■ Passage provided:
◇ ◇ ◇ ◇

Lightning Bolt's 2003 album
Wonderful Rainbow just kept getting bigger and bigger, like a 16-ton amplifier falling out of the noon sky. Its bass tone squashed round heads into wrecked ellipses, and the drums chattered away as if on a chain drive. The album was the opposite of Excedrin, a tension headache in ten movements.
Lightning Bolt have done it again with 2005's
Hypermagic Mountain. It's hard to say this is accessible; besides, if you did say that, no one would hear it anyway. But bassist
Brian Gibson and drummer/default vocalist
Brian Chippendal build an addictive structure into the manic pulse of "Captain Caveman," and "Riffwraiths" -- musicians' biggest fear next to unreliable drummers -- sounds like a song's break extended to three explosive minutes. And while
Chippendale's vocals on "Birdy" are a distracting non-factor, its rhythmic throb is more relentless than a carbon-arc strobe light with no off switch. None of this is melodic in the traditional sense;
Wonderful Rainbow wasn't, either. But
Lightning Bolt's music beckons from a more elemental place, as a ferocious distillation of shattered punk fury, dance music release, and the purposely weird. Closer "For the Obsessed" ends abruptly in mid-freak-out, giving the silence that follows its own electricity, and in "Bizarro Zarro Land"

◇ ◇ ◇ ◇

■ Data to examine:
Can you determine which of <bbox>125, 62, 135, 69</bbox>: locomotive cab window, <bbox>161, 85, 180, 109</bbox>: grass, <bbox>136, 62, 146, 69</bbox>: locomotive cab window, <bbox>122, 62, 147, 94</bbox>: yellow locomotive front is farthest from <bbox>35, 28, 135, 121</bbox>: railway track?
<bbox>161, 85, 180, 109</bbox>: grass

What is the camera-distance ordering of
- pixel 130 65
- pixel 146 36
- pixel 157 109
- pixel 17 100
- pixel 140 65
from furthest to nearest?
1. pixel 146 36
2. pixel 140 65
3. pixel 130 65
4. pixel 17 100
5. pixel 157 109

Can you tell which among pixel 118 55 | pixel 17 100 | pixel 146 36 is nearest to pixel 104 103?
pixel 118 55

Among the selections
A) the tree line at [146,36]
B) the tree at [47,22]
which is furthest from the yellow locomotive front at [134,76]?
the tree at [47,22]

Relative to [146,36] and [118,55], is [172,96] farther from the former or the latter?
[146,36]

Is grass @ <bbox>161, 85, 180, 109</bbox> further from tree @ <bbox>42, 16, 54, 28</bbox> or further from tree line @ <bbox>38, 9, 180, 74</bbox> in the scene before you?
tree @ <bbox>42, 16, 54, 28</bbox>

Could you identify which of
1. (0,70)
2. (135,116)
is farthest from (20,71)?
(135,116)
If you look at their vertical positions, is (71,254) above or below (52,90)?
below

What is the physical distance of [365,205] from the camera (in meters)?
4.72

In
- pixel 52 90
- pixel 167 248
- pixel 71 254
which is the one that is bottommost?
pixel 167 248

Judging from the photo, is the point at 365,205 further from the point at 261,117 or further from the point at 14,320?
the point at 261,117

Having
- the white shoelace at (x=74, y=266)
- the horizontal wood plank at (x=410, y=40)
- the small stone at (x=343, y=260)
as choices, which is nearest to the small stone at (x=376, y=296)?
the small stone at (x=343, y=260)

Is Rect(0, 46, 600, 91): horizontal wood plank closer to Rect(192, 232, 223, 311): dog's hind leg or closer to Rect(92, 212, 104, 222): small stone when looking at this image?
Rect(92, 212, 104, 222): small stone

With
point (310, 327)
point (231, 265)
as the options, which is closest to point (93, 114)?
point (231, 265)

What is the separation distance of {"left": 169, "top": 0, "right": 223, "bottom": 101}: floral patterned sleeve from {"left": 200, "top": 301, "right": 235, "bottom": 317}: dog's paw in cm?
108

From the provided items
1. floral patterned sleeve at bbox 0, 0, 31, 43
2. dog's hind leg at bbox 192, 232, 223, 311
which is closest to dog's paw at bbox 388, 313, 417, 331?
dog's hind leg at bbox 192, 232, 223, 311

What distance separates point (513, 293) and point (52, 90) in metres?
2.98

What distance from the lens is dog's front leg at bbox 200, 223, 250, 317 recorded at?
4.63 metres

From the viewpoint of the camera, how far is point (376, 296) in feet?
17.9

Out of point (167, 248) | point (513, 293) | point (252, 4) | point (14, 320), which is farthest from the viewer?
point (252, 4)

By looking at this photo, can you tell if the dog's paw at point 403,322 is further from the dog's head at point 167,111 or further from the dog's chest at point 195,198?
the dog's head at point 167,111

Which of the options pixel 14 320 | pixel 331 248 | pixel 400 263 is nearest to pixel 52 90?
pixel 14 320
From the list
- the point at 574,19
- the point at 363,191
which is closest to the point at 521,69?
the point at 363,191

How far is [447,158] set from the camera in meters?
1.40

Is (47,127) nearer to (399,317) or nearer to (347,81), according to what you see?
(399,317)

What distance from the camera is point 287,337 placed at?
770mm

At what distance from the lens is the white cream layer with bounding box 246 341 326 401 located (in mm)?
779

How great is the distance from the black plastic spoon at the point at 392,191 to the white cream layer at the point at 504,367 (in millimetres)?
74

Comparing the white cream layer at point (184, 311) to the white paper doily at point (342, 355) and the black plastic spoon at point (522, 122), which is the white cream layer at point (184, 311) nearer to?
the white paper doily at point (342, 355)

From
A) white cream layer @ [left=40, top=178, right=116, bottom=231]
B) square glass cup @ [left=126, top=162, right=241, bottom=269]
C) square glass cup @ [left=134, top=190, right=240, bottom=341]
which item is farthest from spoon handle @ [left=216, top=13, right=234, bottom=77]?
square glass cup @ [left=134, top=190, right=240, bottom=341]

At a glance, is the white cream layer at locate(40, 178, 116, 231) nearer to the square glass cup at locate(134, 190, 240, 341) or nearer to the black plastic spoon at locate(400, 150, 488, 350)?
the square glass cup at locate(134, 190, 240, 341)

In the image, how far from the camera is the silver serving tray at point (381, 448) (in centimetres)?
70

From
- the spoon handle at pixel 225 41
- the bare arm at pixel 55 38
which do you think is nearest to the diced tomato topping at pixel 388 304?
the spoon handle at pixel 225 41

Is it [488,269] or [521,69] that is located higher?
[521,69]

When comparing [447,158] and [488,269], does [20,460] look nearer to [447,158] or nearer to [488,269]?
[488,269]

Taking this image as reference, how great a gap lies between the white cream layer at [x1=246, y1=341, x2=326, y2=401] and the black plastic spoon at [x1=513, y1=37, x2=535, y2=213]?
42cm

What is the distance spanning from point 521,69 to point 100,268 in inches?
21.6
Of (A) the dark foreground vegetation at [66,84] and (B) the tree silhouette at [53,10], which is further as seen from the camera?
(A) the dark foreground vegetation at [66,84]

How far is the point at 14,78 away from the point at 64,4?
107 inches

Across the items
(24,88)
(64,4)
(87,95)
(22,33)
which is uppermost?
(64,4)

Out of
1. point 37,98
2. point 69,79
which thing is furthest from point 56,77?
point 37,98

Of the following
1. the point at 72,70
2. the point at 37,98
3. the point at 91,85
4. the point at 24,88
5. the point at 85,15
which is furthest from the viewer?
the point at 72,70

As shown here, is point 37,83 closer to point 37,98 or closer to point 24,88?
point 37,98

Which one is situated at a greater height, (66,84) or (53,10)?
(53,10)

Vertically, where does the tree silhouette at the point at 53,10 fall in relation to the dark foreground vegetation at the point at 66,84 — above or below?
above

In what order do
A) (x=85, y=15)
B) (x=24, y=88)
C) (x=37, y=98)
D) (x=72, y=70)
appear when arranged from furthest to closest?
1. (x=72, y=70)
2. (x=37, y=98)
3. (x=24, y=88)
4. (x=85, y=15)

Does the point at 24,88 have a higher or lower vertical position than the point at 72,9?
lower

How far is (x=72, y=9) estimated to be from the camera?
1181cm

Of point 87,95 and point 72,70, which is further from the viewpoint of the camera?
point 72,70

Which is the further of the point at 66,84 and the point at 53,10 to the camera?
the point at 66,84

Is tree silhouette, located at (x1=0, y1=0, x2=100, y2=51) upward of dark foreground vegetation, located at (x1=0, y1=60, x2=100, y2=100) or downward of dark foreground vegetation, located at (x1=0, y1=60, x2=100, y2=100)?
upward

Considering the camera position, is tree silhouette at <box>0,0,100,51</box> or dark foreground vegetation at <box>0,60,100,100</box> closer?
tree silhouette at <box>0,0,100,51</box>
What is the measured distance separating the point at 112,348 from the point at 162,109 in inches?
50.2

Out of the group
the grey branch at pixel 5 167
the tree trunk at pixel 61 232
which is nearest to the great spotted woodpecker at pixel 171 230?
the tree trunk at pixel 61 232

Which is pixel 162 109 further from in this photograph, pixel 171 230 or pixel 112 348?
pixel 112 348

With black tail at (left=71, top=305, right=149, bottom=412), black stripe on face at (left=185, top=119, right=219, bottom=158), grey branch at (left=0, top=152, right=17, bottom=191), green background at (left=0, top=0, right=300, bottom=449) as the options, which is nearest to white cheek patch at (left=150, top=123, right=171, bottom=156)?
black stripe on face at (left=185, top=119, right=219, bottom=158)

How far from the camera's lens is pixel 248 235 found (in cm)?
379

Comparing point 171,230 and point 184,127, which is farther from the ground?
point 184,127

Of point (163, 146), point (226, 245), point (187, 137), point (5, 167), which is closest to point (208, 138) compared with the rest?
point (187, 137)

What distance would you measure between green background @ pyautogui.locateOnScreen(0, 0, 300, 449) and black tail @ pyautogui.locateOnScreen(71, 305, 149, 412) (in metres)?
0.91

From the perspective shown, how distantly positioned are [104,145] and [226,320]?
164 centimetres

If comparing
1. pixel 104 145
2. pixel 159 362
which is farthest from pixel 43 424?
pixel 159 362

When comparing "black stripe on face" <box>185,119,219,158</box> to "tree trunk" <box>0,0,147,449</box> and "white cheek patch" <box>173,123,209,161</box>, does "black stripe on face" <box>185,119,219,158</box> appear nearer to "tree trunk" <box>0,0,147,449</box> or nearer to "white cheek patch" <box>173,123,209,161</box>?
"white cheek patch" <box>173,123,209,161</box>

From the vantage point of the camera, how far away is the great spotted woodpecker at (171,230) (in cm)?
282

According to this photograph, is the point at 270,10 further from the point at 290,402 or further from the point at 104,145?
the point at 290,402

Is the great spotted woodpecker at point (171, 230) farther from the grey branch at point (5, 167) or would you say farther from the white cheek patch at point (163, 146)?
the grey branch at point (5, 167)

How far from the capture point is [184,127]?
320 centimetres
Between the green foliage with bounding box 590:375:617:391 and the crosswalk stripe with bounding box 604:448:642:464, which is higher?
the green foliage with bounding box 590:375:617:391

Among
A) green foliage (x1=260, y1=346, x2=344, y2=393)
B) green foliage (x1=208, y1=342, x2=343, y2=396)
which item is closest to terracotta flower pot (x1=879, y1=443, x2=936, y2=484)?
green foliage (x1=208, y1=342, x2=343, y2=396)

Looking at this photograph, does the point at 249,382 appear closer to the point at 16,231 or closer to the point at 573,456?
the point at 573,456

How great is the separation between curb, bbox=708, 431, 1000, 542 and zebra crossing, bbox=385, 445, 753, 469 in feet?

◇ ◇ ◇ ◇

■ Actions to take:
**a)** Copy the Lightning Bolt review word for word, starting with "Lightning Bolt's 2003" and going on through "in ten movements.".
**b)** Answer these questions from the Lightning Bolt review:
(i) In what year was Wonderful Rainbow released?
(ii) What instrument does Brian Gibson play?
(iii) Which track is the closer on Hypermagic Mountain?
**c)** Pick up the review of Lightning Bolt's Hypermagic Mountain where it stops and keep writing it.

■ Answers to this exercise:
**a)**
Lightning Bolt's 2003 album
Wonderful Rainbow just kept getting bigger and bigger, like a 16-ton amplifier falling out of the noon sky. Its bass tone squashed round heads into wrecked ellipses, and the drums chattered away as if on a chain drive. The album was the opposite of Excedrin, a tension headache in ten movements.

**b)**
(i) 2003
(ii) Bass
(iii) "For the Obsessed"

**c)**
Gibson and
Chippendale are heavy metal soloists fighting to the death. What makes
Hypermagic even more heroic beyond its immediate rhythmic grip is the musicianship, the furious dedication to a hyper, jagged groove. Longer tracks like "Dead Cowboy" and "Mohawk Windmill" build into giant fractals of epic noise, with weird little filigrees stolen from old
Yes albums bursting forth from roaring bass guitar and splattering drum rolls. At its most chaotic,
Hypermagic Mountain could tear open a wormhole into
Comets on Fire's
Blue Cathedral. It's clear that
Lightning Bolt reach stasis at their noisiest, when they're caught deep in the zone.